What you will do: The records below must be repeated exactly, but without their pictures.

Stored items
%%
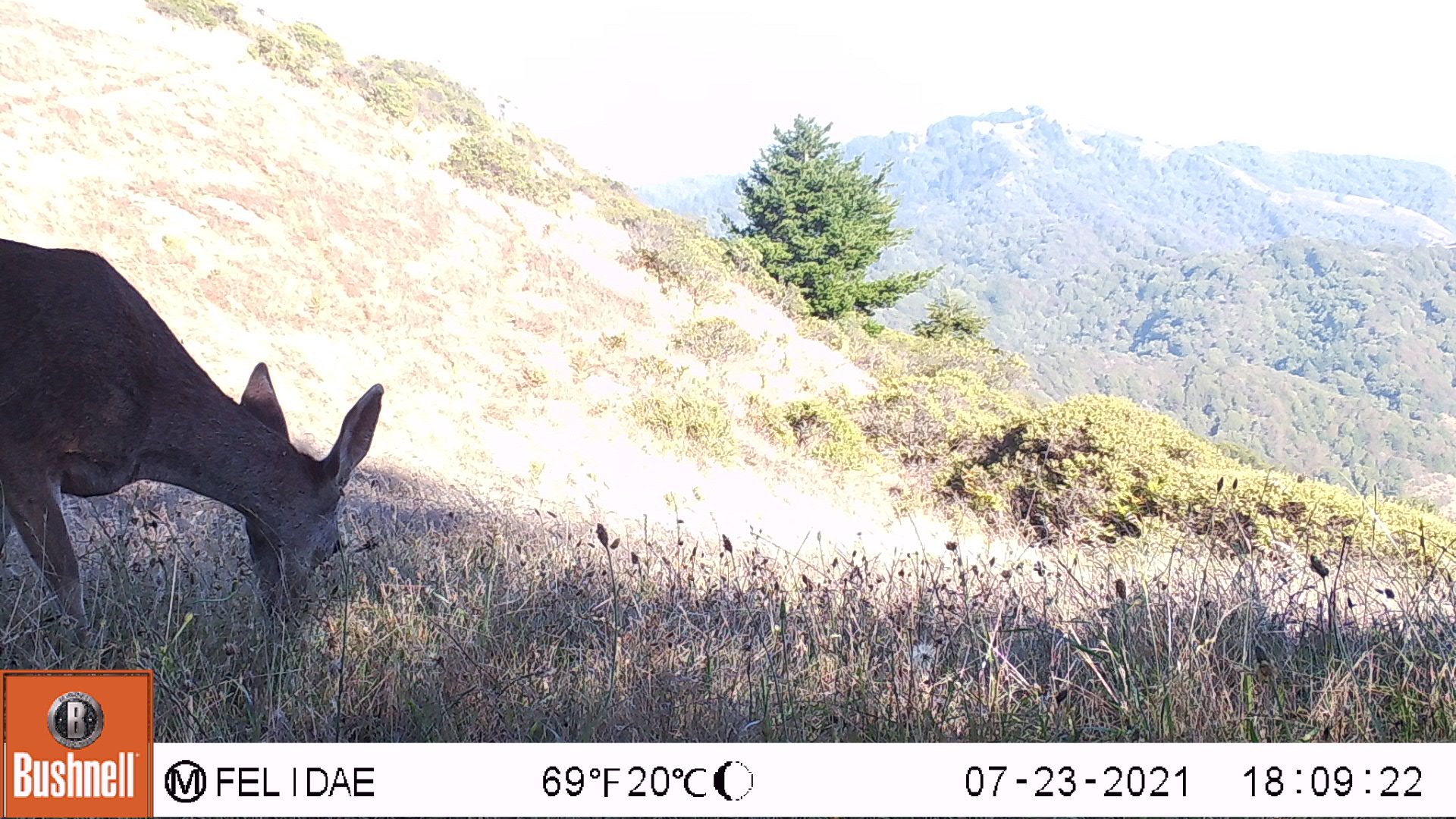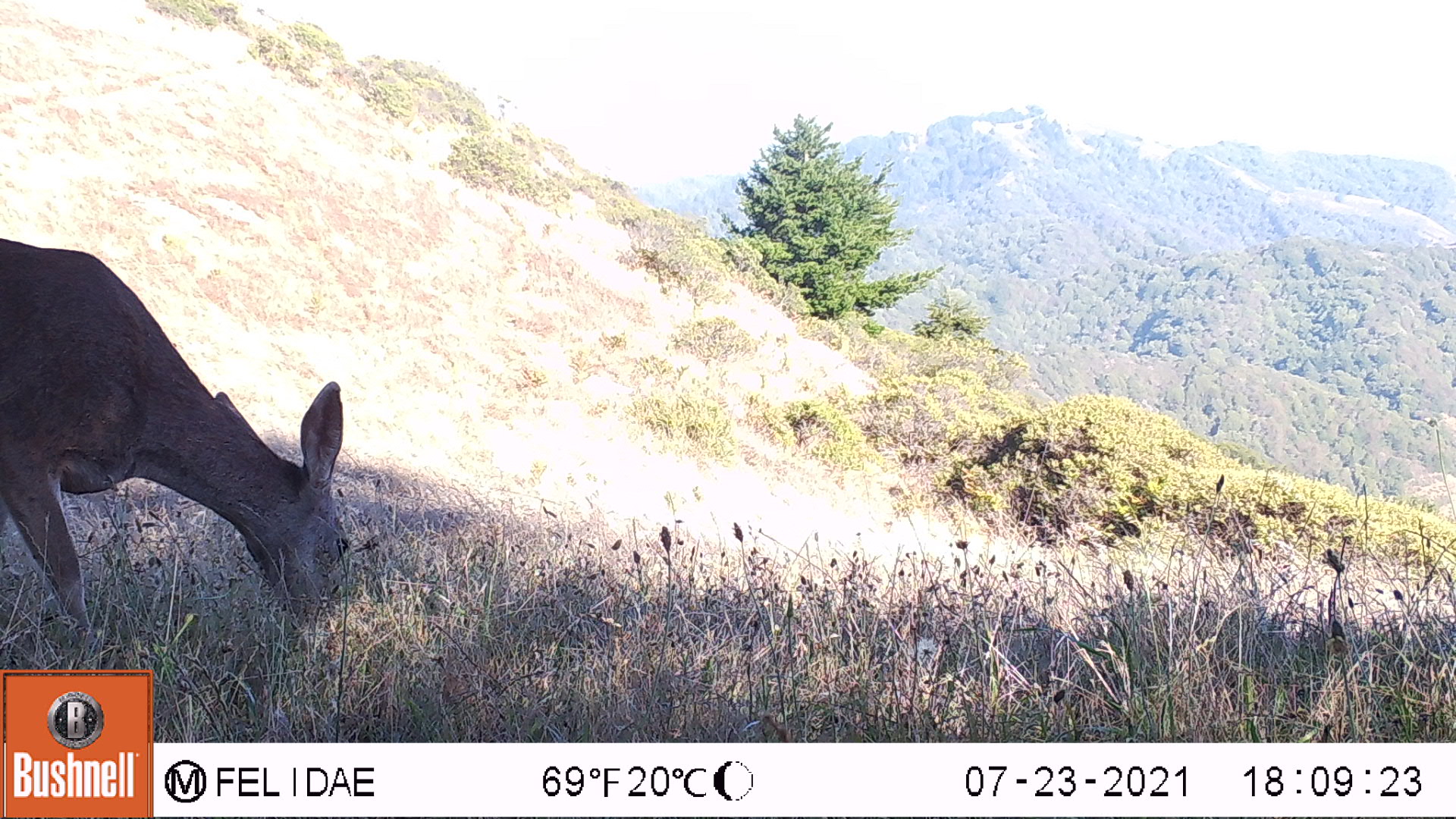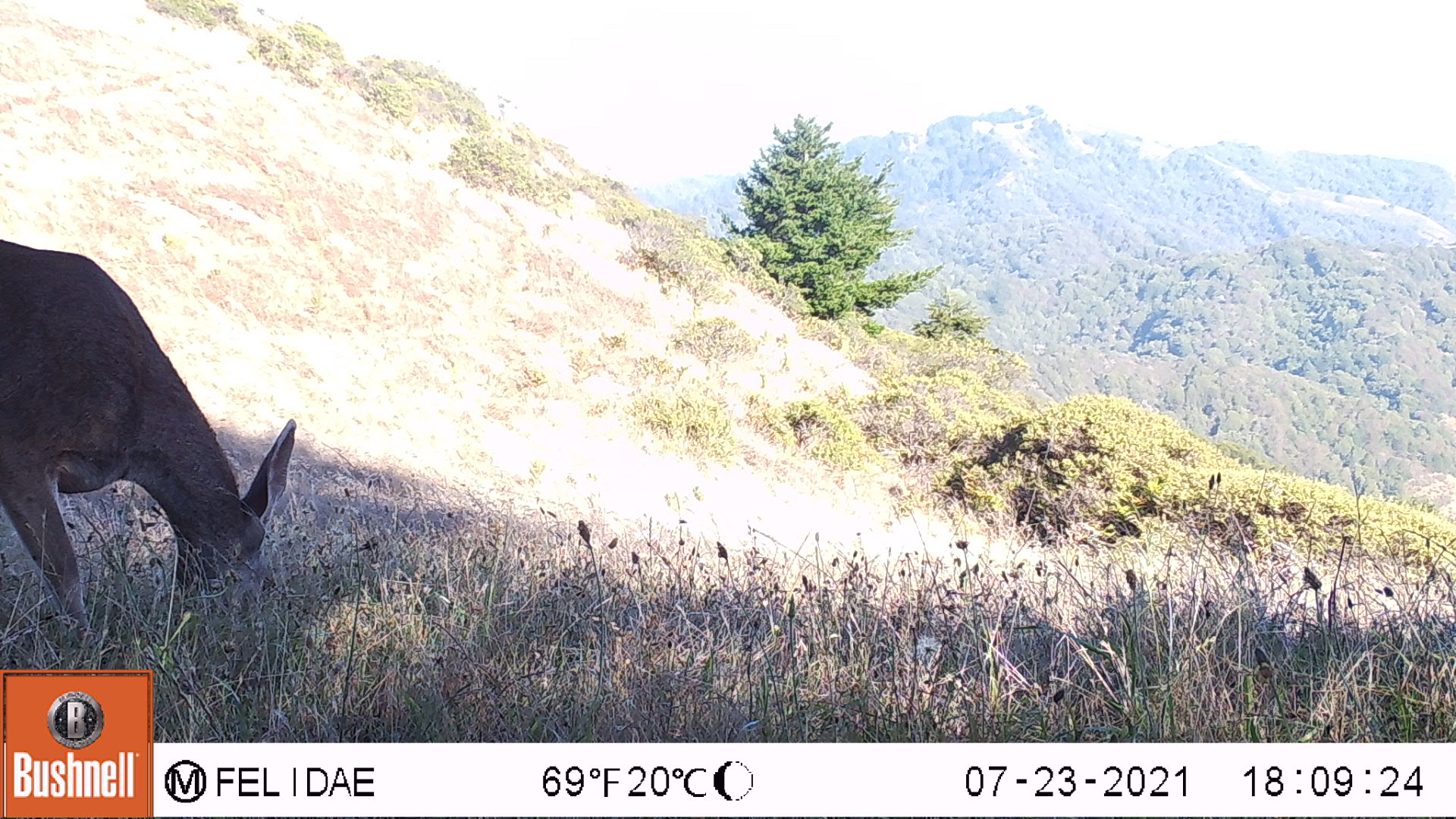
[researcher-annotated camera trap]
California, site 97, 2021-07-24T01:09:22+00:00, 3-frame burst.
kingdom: Animalia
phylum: Chordata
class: Mammalia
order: Artiodactyla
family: Cervidae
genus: Odocoileus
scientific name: Odocoileus hemionus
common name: mule deer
Mule deer (Odocoileus hemionus).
%%
Answer to this exercise:
[researcher-annotated camera trap]
California, site 97, 2021-07-24T01:09:22+00:00, 3-frame burst.
kingdom: Animalia
phylum: Chordata
class: Mammalia
order: Artiodactyla
family: Cervidae
genus: Odocoileus
scientific name: Odocoileus hemionus
common name: mule deer
Mule deer (Odocoileus hemionus).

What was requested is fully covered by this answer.